● What is needed: Which lines in the records below contain the string "evenodd"? Copy each of those lines in full.

● Records for the task:
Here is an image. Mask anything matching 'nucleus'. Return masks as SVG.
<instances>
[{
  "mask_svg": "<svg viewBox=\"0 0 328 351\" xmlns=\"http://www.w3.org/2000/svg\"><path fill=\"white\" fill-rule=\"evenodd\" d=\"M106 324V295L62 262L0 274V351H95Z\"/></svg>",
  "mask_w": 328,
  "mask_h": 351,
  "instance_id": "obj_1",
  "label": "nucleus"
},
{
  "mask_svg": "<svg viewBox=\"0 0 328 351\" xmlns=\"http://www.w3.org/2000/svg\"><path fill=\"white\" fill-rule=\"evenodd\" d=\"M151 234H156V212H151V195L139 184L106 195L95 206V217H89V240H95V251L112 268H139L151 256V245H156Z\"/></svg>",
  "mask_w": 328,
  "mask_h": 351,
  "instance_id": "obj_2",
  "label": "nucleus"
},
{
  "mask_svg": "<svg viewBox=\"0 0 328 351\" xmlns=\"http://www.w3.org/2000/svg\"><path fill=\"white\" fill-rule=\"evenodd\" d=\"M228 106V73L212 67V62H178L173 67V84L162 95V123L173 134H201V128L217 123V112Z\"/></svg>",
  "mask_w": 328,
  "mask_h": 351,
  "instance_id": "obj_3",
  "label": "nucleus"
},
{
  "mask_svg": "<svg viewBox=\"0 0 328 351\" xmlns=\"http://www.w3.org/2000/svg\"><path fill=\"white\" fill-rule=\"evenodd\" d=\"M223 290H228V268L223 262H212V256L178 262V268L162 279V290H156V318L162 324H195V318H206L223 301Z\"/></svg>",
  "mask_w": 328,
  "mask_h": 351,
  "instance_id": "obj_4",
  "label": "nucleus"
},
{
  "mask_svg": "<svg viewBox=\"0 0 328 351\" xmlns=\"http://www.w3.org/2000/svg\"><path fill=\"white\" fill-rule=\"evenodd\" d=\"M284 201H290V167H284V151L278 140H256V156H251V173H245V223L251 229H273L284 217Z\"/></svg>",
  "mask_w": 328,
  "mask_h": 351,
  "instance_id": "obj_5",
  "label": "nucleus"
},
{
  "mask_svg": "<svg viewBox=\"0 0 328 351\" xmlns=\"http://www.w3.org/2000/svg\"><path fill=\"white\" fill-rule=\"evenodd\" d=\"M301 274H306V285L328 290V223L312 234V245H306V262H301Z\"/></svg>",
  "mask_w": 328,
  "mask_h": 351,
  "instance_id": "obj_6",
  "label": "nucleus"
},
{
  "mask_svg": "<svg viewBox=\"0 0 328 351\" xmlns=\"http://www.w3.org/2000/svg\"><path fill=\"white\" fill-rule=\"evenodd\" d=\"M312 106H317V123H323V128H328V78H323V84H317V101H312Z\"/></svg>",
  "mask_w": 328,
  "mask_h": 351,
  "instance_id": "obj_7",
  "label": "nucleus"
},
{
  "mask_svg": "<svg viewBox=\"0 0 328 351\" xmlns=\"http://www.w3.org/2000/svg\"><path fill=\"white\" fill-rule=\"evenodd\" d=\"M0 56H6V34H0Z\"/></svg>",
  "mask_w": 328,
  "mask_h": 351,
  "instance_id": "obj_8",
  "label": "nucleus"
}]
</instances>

● Right answer:
  "mask_svg": "<svg viewBox=\"0 0 328 351\" xmlns=\"http://www.w3.org/2000/svg\"><path fill=\"white\" fill-rule=\"evenodd\" d=\"M106 324V295L62 262L0 274V351H95Z\"/></svg>",
  "mask_svg": "<svg viewBox=\"0 0 328 351\" xmlns=\"http://www.w3.org/2000/svg\"><path fill=\"white\" fill-rule=\"evenodd\" d=\"M151 234H156V212H151V195L139 184L106 195L95 206V217H89V240H95V251L112 268H139L151 256V245H156Z\"/></svg>",
  "mask_svg": "<svg viewBox=\"0 0 328 351\" xmlns=\"http://www.w3.org/2000/svg\"><path fill=\"white\" fill-rule=\"evenodd\" d=\"M228 106V73L212 67V62H178L173 67V84L162 95V123L173 134H201V128L217 123V112Z\"/></svg>",
  "mask_svg": "<svg viewBox=\"0 0 328 351\" xmlns=\"http://www.w3.org/2000/svg\"><path fill=\"white\" fill-rule=\"evenodd\" d=\"M223 290H228V268L223 262H212V256L178 262V268L162 279V290H156V318L162 324H195V318H206L223 301Z\"/></svg>",
  "mask_svg": "<svg viewBox=\"0 0 328 351\" xmlns=\"http://www.w3.org/2000/svg\"><path fill=\"white\" fill-rule=\"evenodd\" d=\"M284 201H290V167H284V151L278 140H256V156H251V173H245V223L251 229H273L284 217Z\"/></svg>",
  "mask_svg": "<svg viewBox=\"0 0 328 351\" xmlns=\"http://www.w3.org/2000/svg\"><path fill=\"white\" fill-rule=\"evenodd\" d=\"M301 274H306V285L328 290V223L312 234V245H306V262H301Z\"/></svg>",
  "mask_svg": "<svg viewBox=\"0 0 328 351\" xmlns=\"http://www.w3.org/2000/svg\"><path fill=\"white\" fill-rule=\"evenodd\" d=\"M312 106H317V123H323V128H328V78H323V84H317V101H312Z\"/></svg>",
  "mask_svg": "<svg viewBox=\"0 0 328 351\" xmlns=\"http://www.w3.org/2000/svg\"><path fill=\"white\" fill-rule=\"evenodd\" d=\"M0 56H6V34H0Z\"/></svg>",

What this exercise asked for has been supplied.